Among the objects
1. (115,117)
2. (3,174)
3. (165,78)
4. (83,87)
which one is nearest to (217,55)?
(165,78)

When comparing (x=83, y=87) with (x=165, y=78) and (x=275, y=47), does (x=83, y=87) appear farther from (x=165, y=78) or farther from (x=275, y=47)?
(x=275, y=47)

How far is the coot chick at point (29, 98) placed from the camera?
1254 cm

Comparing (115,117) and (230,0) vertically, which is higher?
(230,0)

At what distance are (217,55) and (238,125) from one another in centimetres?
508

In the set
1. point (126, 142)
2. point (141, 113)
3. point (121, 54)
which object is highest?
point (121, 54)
- - -
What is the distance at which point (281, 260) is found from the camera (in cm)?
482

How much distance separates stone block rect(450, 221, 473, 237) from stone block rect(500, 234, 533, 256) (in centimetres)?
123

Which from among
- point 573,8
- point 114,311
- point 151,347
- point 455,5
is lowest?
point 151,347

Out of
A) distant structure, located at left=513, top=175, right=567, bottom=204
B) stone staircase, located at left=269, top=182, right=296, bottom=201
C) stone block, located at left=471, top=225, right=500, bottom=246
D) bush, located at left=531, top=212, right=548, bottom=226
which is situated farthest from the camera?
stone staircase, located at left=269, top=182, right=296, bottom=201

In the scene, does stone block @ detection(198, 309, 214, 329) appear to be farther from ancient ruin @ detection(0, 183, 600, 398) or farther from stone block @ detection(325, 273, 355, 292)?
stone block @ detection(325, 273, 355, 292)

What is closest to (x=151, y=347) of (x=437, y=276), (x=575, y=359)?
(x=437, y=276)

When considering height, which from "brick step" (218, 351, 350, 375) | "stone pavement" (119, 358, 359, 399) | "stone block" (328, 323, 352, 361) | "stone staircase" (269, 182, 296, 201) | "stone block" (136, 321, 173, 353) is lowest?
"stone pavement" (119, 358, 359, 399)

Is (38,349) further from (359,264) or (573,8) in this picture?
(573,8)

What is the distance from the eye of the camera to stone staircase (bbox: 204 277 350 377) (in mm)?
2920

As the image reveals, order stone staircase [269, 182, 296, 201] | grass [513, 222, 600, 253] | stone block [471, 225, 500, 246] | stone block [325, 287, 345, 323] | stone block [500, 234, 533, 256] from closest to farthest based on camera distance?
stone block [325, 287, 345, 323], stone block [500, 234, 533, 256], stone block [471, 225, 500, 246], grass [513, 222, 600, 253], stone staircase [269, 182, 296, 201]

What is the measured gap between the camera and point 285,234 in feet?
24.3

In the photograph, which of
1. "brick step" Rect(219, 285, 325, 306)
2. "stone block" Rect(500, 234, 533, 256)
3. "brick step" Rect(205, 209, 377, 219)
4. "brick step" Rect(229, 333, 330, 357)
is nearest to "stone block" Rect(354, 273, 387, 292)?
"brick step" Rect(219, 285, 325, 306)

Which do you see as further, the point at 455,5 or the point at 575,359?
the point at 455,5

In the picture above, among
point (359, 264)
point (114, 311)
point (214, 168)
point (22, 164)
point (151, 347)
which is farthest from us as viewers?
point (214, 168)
- - -
== Aim ==
From the listing above, pick out and copy every line containing the word "left". Case matters.

== Exercise solution ==
A) distant structure, located at left=513, top=175, right=567, bottom=204
B) stone staircase, located at left=269, top=182, right=296, bottom=201
C) stone block, located at left=471, top=225, right=500, bottom=246
D) bush, located at left=531, top=212, right=548, bottom=226
stone staircase, located at left=269, top=182, right=296, bottom=201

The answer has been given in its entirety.